== YOUR GOAL ==
Only the lines from the line containing "Is point 132,135" to the end of the entries should be repeated, exactly as they appear.

|---|

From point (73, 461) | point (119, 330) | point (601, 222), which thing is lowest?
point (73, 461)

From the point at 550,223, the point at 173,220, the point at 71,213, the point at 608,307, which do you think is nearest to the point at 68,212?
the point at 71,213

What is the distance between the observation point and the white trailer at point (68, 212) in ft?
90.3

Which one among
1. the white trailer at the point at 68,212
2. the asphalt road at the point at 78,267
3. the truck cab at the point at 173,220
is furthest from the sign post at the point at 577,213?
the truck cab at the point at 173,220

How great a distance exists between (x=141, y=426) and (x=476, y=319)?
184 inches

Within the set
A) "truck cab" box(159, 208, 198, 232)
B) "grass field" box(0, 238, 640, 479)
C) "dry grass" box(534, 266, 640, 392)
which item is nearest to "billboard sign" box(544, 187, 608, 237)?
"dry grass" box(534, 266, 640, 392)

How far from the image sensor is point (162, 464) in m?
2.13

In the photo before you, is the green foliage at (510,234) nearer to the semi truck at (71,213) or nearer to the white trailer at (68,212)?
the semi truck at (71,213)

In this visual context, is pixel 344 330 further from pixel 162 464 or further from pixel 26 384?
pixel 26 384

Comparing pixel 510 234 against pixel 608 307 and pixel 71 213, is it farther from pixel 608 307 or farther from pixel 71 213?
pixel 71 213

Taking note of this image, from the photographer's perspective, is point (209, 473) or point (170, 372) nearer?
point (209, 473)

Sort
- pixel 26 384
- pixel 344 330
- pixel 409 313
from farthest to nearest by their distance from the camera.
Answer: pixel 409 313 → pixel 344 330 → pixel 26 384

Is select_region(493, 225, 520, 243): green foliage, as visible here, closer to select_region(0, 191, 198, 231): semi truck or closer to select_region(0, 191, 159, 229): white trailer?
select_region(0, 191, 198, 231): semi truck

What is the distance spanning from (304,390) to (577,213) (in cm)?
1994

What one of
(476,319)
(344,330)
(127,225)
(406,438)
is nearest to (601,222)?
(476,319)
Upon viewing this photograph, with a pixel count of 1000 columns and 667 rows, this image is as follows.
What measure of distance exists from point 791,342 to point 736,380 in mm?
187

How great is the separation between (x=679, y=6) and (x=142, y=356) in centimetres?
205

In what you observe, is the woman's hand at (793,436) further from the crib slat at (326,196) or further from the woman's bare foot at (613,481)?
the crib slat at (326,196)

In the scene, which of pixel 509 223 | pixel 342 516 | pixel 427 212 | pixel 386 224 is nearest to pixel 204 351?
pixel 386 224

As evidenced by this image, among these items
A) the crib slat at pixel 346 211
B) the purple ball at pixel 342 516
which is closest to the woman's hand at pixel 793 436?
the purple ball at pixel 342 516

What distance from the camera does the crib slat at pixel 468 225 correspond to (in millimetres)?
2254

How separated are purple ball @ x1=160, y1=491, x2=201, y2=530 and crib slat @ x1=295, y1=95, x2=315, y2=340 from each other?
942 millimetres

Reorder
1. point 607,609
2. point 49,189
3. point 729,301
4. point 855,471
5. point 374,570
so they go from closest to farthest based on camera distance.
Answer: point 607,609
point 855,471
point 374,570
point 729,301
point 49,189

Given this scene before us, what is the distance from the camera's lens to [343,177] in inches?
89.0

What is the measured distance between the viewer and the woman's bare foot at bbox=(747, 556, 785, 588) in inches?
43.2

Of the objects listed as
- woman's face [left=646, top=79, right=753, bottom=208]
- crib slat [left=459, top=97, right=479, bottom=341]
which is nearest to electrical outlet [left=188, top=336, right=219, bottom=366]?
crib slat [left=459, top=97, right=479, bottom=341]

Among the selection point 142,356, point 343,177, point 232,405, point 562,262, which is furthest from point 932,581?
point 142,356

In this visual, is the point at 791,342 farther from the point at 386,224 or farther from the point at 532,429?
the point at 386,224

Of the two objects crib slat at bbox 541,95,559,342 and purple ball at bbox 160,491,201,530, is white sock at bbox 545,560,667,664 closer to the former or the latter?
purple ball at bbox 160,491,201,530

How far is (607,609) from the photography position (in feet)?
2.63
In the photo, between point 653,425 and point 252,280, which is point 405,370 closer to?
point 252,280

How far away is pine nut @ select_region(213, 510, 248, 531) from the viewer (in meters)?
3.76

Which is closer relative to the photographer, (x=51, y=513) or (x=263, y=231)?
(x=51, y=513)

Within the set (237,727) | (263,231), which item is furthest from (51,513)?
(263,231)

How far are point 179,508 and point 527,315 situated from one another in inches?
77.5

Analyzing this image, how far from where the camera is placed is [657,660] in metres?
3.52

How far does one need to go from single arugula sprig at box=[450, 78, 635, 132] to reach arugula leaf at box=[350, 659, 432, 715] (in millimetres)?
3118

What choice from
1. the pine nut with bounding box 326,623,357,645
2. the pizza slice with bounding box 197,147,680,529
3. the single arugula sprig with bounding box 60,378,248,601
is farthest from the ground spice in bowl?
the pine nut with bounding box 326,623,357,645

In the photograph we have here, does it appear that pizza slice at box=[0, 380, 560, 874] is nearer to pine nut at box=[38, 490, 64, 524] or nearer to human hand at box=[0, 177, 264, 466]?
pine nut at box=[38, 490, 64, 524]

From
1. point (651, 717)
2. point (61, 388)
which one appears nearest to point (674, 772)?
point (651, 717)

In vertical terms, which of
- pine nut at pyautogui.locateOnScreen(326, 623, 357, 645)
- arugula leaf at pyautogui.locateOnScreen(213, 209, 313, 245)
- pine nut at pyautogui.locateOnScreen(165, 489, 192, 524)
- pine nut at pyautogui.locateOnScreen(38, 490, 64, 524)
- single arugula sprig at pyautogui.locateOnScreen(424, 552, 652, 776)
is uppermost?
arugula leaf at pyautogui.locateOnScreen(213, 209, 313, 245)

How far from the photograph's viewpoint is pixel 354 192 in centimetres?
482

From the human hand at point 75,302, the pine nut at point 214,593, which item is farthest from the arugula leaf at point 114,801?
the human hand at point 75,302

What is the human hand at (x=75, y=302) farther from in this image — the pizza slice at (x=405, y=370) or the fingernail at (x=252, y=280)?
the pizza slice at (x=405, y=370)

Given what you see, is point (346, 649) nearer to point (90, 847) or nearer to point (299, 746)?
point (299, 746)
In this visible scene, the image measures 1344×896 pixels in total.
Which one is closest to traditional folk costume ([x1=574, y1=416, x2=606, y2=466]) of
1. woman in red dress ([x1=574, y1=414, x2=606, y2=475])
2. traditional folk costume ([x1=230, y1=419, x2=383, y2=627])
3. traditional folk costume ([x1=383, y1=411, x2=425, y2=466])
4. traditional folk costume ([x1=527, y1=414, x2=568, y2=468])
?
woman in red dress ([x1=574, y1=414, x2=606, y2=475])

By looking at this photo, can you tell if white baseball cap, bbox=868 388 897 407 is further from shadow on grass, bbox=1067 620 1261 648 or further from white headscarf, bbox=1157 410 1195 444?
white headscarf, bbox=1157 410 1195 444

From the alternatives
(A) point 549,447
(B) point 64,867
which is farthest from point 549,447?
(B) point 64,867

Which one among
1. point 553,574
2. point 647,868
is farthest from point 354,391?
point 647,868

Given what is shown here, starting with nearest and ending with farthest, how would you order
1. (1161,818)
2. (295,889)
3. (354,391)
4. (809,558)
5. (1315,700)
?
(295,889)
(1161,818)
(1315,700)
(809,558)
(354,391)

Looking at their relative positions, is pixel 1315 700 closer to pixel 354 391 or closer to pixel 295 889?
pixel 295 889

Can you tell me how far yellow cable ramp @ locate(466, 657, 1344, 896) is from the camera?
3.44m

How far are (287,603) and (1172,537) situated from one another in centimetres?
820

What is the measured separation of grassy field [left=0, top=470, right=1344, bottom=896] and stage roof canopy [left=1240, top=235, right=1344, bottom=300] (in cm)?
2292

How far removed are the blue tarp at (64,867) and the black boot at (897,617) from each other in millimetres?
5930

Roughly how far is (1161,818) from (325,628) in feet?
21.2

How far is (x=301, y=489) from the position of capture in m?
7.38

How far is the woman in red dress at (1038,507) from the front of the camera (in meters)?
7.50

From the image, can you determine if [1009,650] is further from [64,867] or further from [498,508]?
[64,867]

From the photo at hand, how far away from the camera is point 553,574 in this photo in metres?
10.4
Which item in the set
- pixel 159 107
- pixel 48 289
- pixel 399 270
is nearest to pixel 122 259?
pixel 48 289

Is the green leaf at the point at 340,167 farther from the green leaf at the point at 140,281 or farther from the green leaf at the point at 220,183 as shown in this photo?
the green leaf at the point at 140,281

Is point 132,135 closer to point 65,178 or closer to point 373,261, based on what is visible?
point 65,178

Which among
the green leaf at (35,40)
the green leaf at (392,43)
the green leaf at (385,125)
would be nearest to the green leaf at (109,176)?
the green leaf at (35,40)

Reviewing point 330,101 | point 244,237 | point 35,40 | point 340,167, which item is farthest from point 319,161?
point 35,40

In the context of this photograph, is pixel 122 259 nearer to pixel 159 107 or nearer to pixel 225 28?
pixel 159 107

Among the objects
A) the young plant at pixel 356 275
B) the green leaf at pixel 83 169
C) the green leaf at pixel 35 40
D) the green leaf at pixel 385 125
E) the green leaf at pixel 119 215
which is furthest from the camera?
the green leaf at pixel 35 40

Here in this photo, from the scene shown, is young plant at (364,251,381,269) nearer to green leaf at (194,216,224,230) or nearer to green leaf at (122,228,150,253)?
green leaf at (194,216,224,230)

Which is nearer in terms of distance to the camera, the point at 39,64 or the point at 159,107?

|---|

== SOLUTION TO THIS TASK ==
Is point 132,135 closer to point 65,178 or closer to point 373,261, based on what is visible?
point 65,178

Which among
the green leaf at (35,40)
the green leaf at (392,43)
the green leaf at (385,125)
would be nearest to the green leaf at (109,176)?
the green leaf at (35,40)

Reviewing point 330,101 | point 244,237 | point 35,40 | point 340,167, which item is farthest from point 319,161?
point 35,40

In the context of this photograph, is pixel 122 259 nearer to pixel 159 107 or nearer to pixel 225 28?
pixel 159 107

Among the objects
A) the young plant at pixel 356 275
B) the green leaf at pixel 83 169
C) the green leaf at pixel 35 40
D) the green leaf at pixel 385 125
E) the green leaf at pixel 119 215
which is furthest from the camera?
the green leaf at pixel 35 40

Here in this photo, from the scene shown, is young plant at (364,251,381,269) nearer to green leaf at (194,216,224,230) or nearer to green leaf at (122,228,150,253)?
green leaf at (194,216,224,230)

Which is nearer in terms of distance to the camera, the point at 39,64 or the point at 159,107?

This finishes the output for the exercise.